> COMPITO DA SVOLGERE:
In base all'estratto, in quale data Patrick Zaki è stato arrestato al Cairo?

> ESTRATTO:
↓↓↓

Sapremo oggi se tornerà libero Patrick Zaki, lo studente egiziano e cittadino onorario italiano che viveva e studiava a Bologna prima di essere arrestato al Cairo il 7 febbraio 2020. Tra pochi giorni, il 16 giugno, compirà 30 anni, ma rischia di passare il suo compleanno nella fetida prigione di Tora se il tribunale cairota che ieri ha celebrato l’ennesima udienza sul rinnovo della custodia cautelare deciderà di prorogarla ancora una volta per altri 45 giorni, perseguito dal regime di Al-Sisi con l’accusa di propaganda sovversiva su internet. Ieri, «come di consueto, un diplomatico italiano ha tentato di entrare in tribunale per assistere all’udienza, ma stavolta non gli è stato concesso. Lo hanno lasciato fuori», ci racconta Riccardo Noury, portavoce di Amnesty international Italia, l’associazione che ha legato il suo 60° anniversario proprio al compleanno dello studente italo-egiziano.

Il caso Zaki è inserito nel programma di «trial monitoring» dell’Ue. A cosa serve?

Nelle intenzioni dovrebbe mandare alla giustizia egiziana il segnale che queste udienze sono oggetto di preoccupazione internazionale. Il punto è che per 16 mesi ci si è limitati a questo: ad inviare a turno uno o più rappresentanti delle ambasciate europee, a volte anche degli Usa e del Canada, ad aspettare che rientrino in ambasciata – sempre che riescano ad assistere al processo -, prendere atto della decisione del giudice e attendere l’udienza successiva che si svolgerà un mese e mezzo dopo. In questo modo non si arriverà a nulla, e anzi si dà una parvenza di legittimità a tutta questa procedura che è completamente irregolare.

L’Italia non sta agendo come dovrebbe?

No, se l’Italia non eserciterà pressioni serie, nessuna autorità egiziana ordinerà mai di aprire la porta della cella di Patrick. Al governo glielo abbiamo chiesto noi e glielo ha chiesto il parlamento, il 14 aprile scorso. Ma nulla si è mosso, al di là di qualche dichiarazione di circostanza o, peggio, dell’invito al silenzio da parte del ministro Di Maio , come se si trattasse di un ostaggio nelle mani di un gruppo di rapitori.

↑↑↑

> CONTENUTO DEL MATERIALE:

↓↓↓

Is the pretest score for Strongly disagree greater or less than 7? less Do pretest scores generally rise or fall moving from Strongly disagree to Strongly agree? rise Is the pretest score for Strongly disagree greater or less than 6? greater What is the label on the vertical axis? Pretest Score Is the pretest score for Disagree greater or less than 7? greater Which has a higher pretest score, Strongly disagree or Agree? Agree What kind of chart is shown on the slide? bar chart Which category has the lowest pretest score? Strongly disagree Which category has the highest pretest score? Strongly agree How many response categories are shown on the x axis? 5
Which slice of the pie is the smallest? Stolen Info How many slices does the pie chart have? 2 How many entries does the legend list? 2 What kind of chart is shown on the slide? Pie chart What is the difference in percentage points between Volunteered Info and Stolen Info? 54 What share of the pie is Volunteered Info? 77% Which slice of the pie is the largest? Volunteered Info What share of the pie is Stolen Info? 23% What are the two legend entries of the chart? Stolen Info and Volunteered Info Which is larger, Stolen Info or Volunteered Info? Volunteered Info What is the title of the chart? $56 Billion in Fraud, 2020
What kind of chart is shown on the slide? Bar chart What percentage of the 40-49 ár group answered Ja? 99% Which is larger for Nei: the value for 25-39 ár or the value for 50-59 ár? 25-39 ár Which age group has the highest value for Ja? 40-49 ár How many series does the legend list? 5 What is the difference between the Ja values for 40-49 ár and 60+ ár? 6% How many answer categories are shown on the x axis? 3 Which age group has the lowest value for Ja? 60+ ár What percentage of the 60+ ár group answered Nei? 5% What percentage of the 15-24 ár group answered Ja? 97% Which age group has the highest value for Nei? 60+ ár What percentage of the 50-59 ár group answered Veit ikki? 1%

↑↑↑

> SOLUZIONE DELL'ESERCIZIO:
Il 7 febbraio 2020.